# pigeon loft



## Black Eagle (May 22, 2009)

i am currently building a pigeon loft out of ply wood and was wondering if using greenhouse film would make it rain resistent for the roof and sides of the loft. I was thinking cheap wise. any help apreciated...


----------



## birds+me=happy (May 21, 2009)

You know, I was thinking of doing that same thing. It would give them light whithout wasting electricity and would give them a source of vitamin D from the sun's rays.

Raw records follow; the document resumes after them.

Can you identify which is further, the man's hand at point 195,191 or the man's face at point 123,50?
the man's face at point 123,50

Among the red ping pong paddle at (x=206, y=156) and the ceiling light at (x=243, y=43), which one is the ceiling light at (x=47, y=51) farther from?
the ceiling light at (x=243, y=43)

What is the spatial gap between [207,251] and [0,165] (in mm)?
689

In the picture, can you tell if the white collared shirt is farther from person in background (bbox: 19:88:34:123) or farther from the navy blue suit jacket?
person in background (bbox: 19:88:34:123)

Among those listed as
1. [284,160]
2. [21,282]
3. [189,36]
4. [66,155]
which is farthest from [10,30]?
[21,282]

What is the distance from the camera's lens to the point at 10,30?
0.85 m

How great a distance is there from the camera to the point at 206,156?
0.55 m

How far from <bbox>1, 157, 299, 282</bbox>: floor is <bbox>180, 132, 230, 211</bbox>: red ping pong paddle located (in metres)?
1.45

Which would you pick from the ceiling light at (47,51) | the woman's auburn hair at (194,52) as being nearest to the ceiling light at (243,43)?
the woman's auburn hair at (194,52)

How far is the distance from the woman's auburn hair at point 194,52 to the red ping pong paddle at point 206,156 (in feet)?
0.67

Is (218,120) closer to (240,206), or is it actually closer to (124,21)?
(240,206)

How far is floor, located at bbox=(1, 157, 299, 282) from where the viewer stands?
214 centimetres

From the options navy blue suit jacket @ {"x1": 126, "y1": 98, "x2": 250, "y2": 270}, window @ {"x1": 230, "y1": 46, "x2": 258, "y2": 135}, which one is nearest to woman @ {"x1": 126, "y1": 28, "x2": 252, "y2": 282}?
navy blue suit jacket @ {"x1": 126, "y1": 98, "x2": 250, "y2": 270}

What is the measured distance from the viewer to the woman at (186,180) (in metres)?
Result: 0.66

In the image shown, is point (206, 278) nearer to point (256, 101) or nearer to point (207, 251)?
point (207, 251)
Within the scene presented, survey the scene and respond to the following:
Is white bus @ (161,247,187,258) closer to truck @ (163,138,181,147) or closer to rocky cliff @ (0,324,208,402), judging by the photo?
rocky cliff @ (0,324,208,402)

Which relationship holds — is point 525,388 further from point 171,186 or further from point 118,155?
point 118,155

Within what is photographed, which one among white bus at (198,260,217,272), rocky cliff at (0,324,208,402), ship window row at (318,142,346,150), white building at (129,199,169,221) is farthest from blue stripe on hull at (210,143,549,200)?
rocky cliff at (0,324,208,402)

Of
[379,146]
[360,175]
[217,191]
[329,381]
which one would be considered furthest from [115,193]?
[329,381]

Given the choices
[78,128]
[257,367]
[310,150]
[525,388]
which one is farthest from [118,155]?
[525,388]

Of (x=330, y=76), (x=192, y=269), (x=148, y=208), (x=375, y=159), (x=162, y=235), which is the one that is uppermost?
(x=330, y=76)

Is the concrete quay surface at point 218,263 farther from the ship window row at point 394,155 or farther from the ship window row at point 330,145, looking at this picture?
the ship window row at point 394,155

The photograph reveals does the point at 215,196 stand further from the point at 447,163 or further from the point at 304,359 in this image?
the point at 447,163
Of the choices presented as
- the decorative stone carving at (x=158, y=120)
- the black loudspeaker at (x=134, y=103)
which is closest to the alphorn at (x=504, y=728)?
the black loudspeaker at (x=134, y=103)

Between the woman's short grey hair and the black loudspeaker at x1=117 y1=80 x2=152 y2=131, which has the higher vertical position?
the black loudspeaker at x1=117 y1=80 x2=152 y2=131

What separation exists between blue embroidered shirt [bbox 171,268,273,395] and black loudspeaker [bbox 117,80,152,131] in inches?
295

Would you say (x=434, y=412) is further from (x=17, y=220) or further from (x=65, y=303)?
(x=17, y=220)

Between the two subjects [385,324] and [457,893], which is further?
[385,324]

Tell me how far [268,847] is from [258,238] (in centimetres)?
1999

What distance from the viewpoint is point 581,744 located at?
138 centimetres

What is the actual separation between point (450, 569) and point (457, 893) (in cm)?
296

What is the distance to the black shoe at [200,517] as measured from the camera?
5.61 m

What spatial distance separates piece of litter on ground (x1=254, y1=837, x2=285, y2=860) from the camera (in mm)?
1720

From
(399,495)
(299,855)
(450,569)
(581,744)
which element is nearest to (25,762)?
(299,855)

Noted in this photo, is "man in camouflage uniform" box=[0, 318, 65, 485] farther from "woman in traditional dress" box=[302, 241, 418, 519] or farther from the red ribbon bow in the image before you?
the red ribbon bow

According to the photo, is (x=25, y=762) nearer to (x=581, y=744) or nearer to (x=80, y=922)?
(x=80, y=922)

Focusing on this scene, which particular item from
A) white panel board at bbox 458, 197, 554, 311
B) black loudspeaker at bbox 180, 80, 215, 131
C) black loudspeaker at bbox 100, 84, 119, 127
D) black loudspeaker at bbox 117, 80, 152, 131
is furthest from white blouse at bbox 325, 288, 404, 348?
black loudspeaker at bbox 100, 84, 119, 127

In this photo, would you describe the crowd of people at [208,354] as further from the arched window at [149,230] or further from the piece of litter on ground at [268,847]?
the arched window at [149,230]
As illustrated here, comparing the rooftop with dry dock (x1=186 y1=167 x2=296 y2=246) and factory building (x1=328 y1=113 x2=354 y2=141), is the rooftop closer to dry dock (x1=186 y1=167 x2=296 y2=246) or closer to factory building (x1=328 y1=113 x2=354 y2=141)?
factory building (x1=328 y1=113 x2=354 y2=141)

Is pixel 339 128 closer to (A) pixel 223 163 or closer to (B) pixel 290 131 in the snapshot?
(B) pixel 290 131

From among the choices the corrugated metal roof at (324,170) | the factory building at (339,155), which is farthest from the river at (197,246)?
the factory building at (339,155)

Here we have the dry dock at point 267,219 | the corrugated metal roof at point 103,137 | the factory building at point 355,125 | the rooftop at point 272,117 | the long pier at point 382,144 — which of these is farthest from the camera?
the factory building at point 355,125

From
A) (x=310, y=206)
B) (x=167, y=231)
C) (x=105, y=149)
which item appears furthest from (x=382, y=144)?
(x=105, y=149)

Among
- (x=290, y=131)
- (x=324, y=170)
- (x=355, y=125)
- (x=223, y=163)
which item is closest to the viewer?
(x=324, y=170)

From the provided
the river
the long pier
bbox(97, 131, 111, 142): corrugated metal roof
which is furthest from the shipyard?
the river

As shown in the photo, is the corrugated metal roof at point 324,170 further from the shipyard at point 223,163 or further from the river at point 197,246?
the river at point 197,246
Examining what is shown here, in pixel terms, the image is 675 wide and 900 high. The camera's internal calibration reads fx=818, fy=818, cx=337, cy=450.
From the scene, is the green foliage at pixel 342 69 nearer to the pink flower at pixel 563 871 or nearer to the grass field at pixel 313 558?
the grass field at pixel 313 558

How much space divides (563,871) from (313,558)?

To me, I think it would work, but I'm just an amature.


----------



## Black Eagle (May 22, 2009)

sorry for the misunderstanding, i meant that the greenhouse film be put over the ply wood for the roof and the sides to keep it rain proof. any other ideas that would work, and for reasonably cheap would be helpful


----------



## spirit wings (Mar 29, 2008)

Black Eagle said:


> sorry for the misunderstanding, i meant that the greenhouse film be put over the ply wood for the roof and the sides to keep it rain proof. any other ideas that would work, and for reasonably cheap would be helpful


I guess that would be fine, but if you are using shingles, don't they sell tar paper or something to go under it....If you want easy I just use metal panels and put some opaque fiberglass ones in the middle to add light in.


----------



## Guest (May 23, 2009)

I agree not sure why you would want to line it with plastic when paint will do just fine on the outside and the plastic roofing panels are good too , that or sheet metal


----------



## LostPinesLoft (May 29, 2008)

Yes, I have done that sort of thing, covering a roof or frame w/greenhouse film to create weatherproof, cheap structure. You must take great care to have no jagged point to pierce the film of course. Also use the web strips to fasten the film to the structure.

VL


----------